■ Problem description
Your answer must be an exact copy of the listing that follows, with all pictures omitted.

----- Data segment

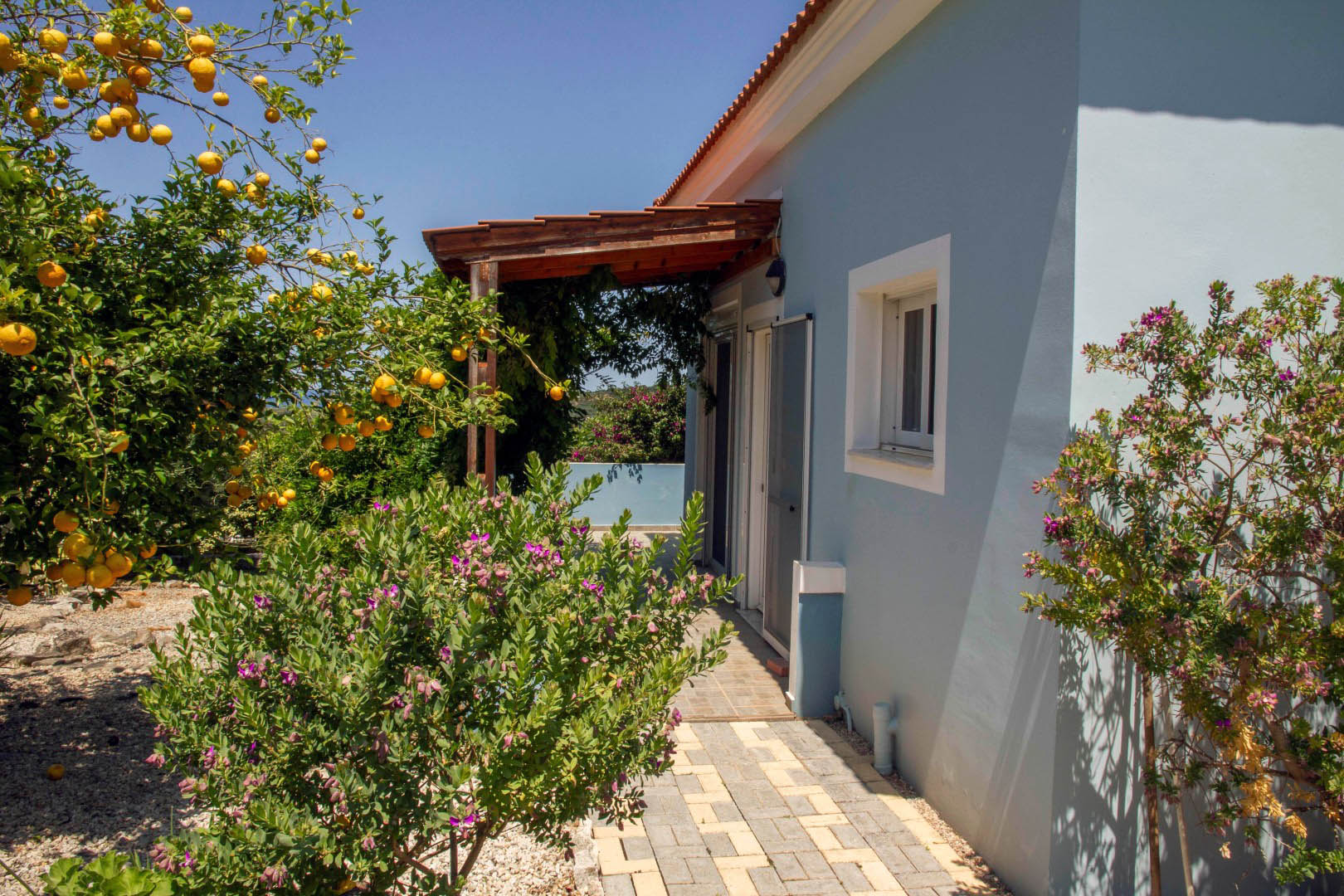 2 Bed, 1 Bath, HouseFor Sale, Chania, Crete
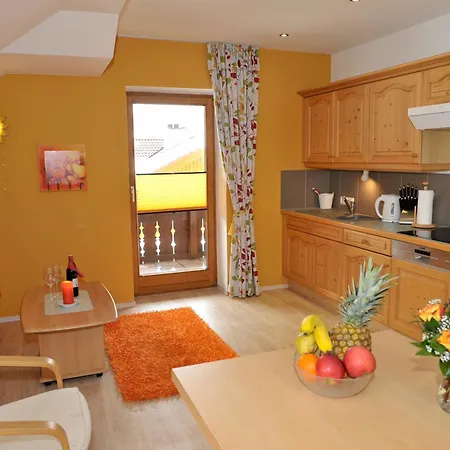 Apartman Apartmenthaus Sonnenhang *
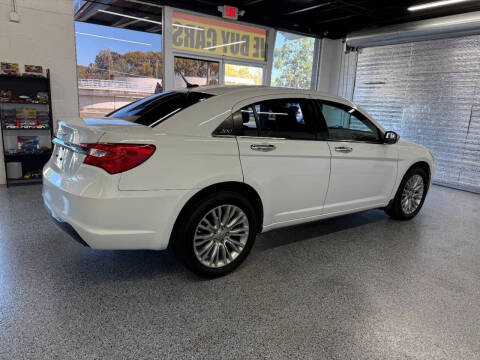 2012 Chrysler 200 Limited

----------

■ Final answer
 2 Bed, 1 Bath, HouseFor Sale, Chania, Crete
 Apartman Apartmenthaus Sonnenhang *
 2012 Chrysler 200 Limited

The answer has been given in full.